** HALAMAN **
------------------------------------------------------------------------

Minggu, 14 Oktober 2012

ANALISA UNDANG-UNDANG NOMOR 4 TAHUN 2009 TENTANG PERTAMBANGAN MINERAL DAN BATUBARA



 Oleh: Sri Wahyuni

A.       Perbandingan Undang-Undang Nomor 4 Tahun 2009 tentang Pertambangan Mineral dan Batubara
Undang-Undang Nomor 4 Tahun 2009 tentang Pertambangan Mineral dan Batubara mengandung pokok-pokok pikiran sebagai berikut:
1.         Mineral dan batubara sebagai sumber daya yang tak terbarukan dikuasai oleh negara dan pengembangan derta pendayagunaannya dilaksanakan oleh Pemerintah dan pemerintah daerah bersama dengan pelaku usaha;
2.         Pemerintah selanjutnya memberikan kesempatan kepada badan usaha yang berbadan hukum Indonesia, koperasi, perseorangan, maupun masyarakat setempat untuk melakukan pengusahaan mineral dan batubara berdasarkan izin, yang sejalan dengan otonomi daerah, diberikan oleh Pemerintah dan/atau pemerintah daerah sesuai dengan kewenangannya masing-masing;
3.         Dalam rangka penyelenggaraan desentralisasi dan otonomi daerah, pengelolaan pertambangan mineral dan batubara dilaksanakan berdasarkan prinsip eksternalitas, akuntabilitas, dan efisiensi yang melibatkan pemerintah dan pemerintah daerah;
4.         Usaha pertambangan harus memberi manfaat ekonomi dan sosial yang sebesar-besar bagi kesejahteraan rakyat Indonesia;
5.         Usaha pertambangan harus dapat mempercepat pengembangan wilayah dan mendorong kegiatan ekonomi masyarakat/pengusaha kesil dan menengah serta mendorong tumbuhnya industri penunjang pertambangan; dan
6.         Dalam rangka terciptanya pembangunan berkelanjutan, kegiatan usaha pertambangan lingkungan hidup, transparansi, dan partisipasi masyarakat.

------------------------------------------------------------------------

** BAHAN **
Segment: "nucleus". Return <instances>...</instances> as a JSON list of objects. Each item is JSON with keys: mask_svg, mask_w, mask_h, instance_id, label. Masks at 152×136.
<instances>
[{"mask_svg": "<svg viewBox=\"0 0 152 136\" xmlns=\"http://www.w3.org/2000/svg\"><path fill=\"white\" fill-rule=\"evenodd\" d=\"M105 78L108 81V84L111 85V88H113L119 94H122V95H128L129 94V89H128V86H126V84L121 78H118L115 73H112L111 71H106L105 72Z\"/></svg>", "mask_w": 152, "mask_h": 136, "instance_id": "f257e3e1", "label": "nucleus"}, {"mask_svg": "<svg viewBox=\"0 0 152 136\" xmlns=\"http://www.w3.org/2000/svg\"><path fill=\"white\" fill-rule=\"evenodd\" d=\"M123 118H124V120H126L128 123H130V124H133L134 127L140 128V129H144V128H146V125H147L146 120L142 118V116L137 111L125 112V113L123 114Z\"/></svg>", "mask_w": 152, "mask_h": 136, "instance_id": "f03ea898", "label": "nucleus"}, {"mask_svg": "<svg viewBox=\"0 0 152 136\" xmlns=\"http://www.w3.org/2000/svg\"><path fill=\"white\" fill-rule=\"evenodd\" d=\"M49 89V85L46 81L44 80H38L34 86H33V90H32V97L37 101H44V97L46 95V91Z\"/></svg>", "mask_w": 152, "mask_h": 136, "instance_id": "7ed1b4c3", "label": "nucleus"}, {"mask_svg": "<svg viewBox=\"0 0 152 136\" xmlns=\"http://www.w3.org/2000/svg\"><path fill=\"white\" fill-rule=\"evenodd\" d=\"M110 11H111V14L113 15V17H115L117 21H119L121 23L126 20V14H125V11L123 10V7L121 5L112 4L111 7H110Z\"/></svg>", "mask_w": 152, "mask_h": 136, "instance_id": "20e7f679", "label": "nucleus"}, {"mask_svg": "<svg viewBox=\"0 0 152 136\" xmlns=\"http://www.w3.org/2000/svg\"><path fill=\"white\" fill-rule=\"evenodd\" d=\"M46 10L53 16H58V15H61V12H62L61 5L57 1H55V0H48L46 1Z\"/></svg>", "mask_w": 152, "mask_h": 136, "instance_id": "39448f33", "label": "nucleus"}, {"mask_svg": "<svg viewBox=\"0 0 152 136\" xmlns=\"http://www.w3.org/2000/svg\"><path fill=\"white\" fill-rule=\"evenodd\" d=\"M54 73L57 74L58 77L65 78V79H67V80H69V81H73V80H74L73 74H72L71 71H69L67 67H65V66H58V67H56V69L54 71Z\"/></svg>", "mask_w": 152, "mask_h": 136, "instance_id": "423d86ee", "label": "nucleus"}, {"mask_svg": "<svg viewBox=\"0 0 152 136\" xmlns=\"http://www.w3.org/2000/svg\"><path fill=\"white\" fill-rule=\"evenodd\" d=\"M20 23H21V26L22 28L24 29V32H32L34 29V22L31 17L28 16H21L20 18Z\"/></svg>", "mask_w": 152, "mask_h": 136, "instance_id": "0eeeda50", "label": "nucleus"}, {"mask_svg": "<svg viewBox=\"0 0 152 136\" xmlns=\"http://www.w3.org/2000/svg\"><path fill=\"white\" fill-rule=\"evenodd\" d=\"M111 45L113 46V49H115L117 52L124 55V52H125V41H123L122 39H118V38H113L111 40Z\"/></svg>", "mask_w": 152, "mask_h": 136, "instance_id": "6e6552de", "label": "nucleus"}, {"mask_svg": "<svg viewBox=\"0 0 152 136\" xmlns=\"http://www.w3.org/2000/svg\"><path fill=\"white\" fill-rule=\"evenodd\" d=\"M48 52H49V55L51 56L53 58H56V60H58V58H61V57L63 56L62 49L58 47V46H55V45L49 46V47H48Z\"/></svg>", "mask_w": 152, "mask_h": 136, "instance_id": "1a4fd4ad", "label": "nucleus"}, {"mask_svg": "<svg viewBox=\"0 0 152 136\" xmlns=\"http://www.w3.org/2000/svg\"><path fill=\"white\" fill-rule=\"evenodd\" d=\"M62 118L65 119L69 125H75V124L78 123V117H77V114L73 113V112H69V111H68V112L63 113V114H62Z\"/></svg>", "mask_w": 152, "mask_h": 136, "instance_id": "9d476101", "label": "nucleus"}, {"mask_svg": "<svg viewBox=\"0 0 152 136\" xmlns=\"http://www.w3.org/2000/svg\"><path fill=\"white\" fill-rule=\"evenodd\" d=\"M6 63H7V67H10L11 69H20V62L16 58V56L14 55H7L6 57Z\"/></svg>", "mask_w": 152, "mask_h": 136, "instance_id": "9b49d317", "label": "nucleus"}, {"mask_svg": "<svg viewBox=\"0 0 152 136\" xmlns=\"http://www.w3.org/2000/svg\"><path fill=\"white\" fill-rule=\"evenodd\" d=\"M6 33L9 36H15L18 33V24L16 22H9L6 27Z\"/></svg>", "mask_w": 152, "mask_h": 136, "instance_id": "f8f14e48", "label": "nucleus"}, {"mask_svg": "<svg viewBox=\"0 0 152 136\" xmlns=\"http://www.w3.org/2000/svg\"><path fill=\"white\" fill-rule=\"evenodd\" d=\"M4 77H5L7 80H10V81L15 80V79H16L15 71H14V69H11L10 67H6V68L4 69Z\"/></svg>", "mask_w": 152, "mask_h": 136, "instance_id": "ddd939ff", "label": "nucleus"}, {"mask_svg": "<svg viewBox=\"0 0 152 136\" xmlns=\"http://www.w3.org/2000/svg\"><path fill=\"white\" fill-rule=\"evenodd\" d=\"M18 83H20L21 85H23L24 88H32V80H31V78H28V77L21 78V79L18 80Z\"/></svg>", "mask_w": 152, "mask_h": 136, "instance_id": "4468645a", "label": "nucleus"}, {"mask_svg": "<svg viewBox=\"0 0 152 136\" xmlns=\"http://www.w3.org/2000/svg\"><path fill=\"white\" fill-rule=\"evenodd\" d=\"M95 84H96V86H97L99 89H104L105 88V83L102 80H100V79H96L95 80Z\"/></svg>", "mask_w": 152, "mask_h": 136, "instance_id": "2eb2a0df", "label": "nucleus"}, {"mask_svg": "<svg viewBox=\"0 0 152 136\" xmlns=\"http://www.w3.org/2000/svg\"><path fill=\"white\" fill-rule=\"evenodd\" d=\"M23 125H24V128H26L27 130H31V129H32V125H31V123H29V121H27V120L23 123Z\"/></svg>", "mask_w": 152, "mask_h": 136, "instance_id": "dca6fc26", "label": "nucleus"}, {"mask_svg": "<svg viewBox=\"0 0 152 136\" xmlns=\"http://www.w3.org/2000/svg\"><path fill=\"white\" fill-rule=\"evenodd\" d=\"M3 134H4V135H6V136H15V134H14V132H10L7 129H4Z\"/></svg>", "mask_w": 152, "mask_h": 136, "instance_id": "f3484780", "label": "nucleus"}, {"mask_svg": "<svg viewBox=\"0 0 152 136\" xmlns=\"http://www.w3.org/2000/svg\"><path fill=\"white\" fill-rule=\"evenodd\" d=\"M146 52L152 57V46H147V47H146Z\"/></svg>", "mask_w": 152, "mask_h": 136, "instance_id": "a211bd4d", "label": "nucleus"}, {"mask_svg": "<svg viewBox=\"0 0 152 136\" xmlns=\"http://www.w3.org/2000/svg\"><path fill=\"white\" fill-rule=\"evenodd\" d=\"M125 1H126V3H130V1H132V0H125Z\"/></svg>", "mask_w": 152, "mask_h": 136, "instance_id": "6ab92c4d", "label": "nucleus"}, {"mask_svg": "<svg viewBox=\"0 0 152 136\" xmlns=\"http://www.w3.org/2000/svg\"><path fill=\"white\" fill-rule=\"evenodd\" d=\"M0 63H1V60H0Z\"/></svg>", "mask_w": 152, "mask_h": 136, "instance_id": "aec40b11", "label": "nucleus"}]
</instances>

------------------------------------------------------------------------

** INSTRUKSI ANDA **
Jawablah pertanyaan berikut berdasarkan halaman tentang analisis undang-undang pertambangan mineral dan batubara.
(a) Menurut butir pertama, oleh siapa mineral dan batubara dikuasai?
(b) Siapa saja yang diberi kesempatan oleh Pemerintah untuk melakukan pengusahaan mineral dan batubara?
(c) Berdasarkan prinsip apa saja pengelolaan pertambangan mineral dan batubara dilaksanakan dalam rangka desentralisasi dan otonomi daerah?

** JAWABAN LENGKAP **
(a) Oleh negara.
(b) Badan usaha yang berbadan hukum Indonesia, koperasi, perseorangan, maupun masyarakat setempat.
(c) Prinsip eksternalitas, akuntabilitas, dan efisiensi.